Extract
*****
After a restrictive proposal to curb public protests, Winnipeg came together to shut it down. It’s a good thing we did.
On Feb. 10, the City of Winnipeg announced that the Safe Access to Vulnerable Infrastructure By-Law, put forward by Councillor Evan Duncan (Charleswood-Tuxedo-Westwood) earlier in 2025, had been drafted and would be brought before council on Feb. 17, 2026. The by-law proposed restricting protests through the use of 100-metre “buffer zones” around designated areas, including community centres and post-secondary institutions. Violations would have resulted in fines of $500 for the first offence, $1,000 for the second and $5,000 for any subsequent offences.
The main targets here were the so-called “nuisance protests,” which were defined as any sort of in-person protest that takes place in a public space and expresses, in any way, “objection or disapproval towards an idea, action, person or group” based on a list of outlined characteristics.
This definition was made as malleable as possible — broad enough in its characteristics to try and make the city seem concerned about the safety and well-being of everyone, and vague enough that it could be applied to almost any given event. (Councillor Duncan did later acknowledge this lack of specificity.) The notion of “disapproval towards an idea” feels particularly dangerous in that regard.
As far as semantics go, the term “nuisance protests” is at once reductive and redundant. Yes, it breaks down any sort of meaningful movement into some menial little issue to flick away. At the same time, though, it is objectively accurate. When it comes down to it, a protest has to be a “nuisance” to someone to be effective. A protest has to get in the way, disrupt the days of the people involved in it and force a passerby to think of an issue or perspective they didn’t want to consider. Protests are innately inconvenient because they have to do with issues that people believe are worth the inconvenience.
The buffer zones also posed a substantial threat to the right to protest. These zones do make sense in more volatile areas such as rehabilitation homes and medical facilities, and are already in place at abortion clinics in Manitoba. However, the widespread application of these 100-metre zones to every “designated facility” would mean that over 25 per cent of Winnipeg would become a restricted zone, with downtown nearly blanketed by the ban. This motion was an attempt to prevent protests where they would be seen, not only by officials or businesses or groups that need to see them, but by anybody at all.
It is also a backwards move to ban protesting on post-secondary campuses. Students have always been at the forefront of social movements, as seen by the encampments in support of Palestine during summer of 2024 (as well as countless demonstrations over the course of the past decades). Attempting to shift university-aged people from forward thinkers to complacent pawns is both bad optics and simply unlikely to happen.
*****
Parts of the exercise
A – In the Winnipeg protest by-law article, what fine would a second offence have carried?
B – Reproduce the portion of the Winnipeg protest by-law article that starts with "On Feb. 10, the" and finishes with "any subsequent offences.".
C – Carry the Winnipeg protest by-law article forward from its last sentence.

Exercise data
*****
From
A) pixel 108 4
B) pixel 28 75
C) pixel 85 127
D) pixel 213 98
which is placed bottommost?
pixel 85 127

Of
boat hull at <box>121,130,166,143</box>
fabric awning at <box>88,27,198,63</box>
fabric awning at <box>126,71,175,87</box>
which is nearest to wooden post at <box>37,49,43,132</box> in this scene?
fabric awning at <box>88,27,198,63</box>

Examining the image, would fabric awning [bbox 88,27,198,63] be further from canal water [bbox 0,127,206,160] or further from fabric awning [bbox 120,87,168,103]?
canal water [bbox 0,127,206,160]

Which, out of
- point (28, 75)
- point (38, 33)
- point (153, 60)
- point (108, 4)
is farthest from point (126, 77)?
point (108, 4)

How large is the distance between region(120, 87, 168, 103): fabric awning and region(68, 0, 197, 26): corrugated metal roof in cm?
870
*****
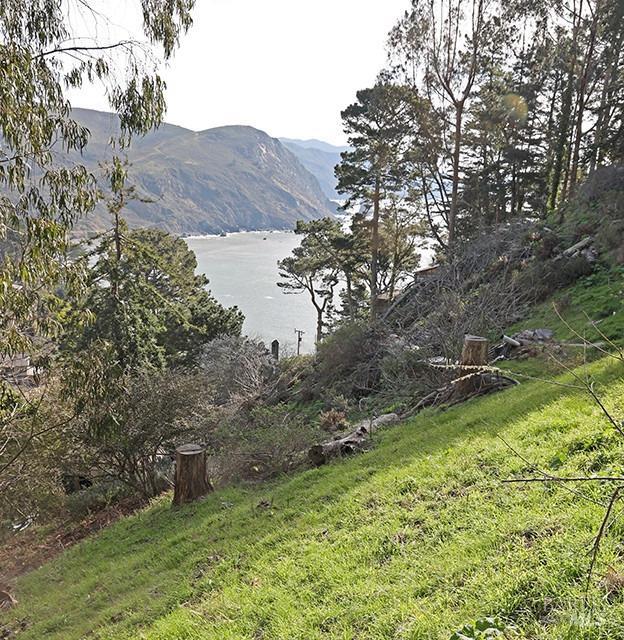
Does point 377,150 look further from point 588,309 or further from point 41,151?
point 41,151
*****
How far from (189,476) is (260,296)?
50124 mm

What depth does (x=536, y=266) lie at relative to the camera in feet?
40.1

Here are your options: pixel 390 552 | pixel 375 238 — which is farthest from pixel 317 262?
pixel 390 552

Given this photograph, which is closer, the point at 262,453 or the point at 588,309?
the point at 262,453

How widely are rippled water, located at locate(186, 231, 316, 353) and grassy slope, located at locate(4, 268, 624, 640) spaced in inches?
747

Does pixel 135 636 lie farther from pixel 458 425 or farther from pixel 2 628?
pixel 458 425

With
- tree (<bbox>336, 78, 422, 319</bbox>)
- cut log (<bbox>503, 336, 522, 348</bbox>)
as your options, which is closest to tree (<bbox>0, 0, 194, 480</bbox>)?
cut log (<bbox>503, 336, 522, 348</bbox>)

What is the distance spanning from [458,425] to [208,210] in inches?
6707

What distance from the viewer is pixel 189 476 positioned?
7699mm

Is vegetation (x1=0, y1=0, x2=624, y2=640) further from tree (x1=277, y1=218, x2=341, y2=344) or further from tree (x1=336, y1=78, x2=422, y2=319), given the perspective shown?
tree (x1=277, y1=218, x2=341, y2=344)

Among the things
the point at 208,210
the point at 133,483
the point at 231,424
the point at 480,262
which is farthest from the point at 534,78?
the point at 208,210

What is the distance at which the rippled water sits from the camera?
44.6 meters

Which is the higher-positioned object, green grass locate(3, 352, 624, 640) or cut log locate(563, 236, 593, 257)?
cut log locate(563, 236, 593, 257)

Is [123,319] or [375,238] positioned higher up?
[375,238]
*****
Answers by item number
A – $1,000

B –
On Feb. 10, the City of Winnipeg announced that the Safe Access to Vulnerable Infrastructure By-Law, put forward by Councillor Evan Duncan (Charleswood-Tuxedo-Westwood) earlier in 2025, had been drafted and would be brought before council on Feb. 17, 2026. The by-law proposed restricting protests through the use of 100-metre “buffer zones” around designated areas, including community centres and post-secondary institutions. Violations would have resulted in fines of $500 for the first offence, $1,000 for the second and $5,000 for any subsequent offences.

C –
Pragmatically, this proposition was also fundamentally unlikely to prevent anyone from protesting, demonstrated by the hundreds of Winnipeggers who showed up at City Hall on Feb. 17. What a complete waste of city resources it would be to send even more police and by-law enforcement to protests en masse, trying to charge everyone at any given event, following up, and enforcing, only for people to develop bad faith in the city and in turn having even more to protest about.
The motion was ultimately shelved before it made it to a vote in council, surely in no small part due to both the general public backlash as well as the organized and informed direct response to Duncan and other city councillors. This is undeniably a win for protest rights in our province, but it is important to not get too comfortable, given how quickly these sorts of freedoms can be taken away.
This winter in Minneapolis, we have all seen the erosion of assembly rights — police and federal agents cracking down heavily on protesters decrying the abduction, deportation and execution of immigrants and American citizens by ICE. An escalation like this cannot ever be allowed to happen in Winnipeg. The criminalization of protests, no matter the subject or on what side of a political or ideological spectrum, is a slippery slope towards what seems to be imminent in the U.S. — a road heading to increased police power and authoritarianism, and a surveillance state if unchecked.
Protests need to be seen, need to be disruptive in some way, to affect any sort of change. People need to be able to demonstrate publicly. A healthy democratic society needs to be able to protest that which it thinks is worth protesting. These recommendations are in opposition to what a healthy democratic society needs and mostly only in favour of those who currently hold some type of fiscal or political power. Protests are for the people, and Winnipeg has proven that the people are indeed the ones who make these decisions.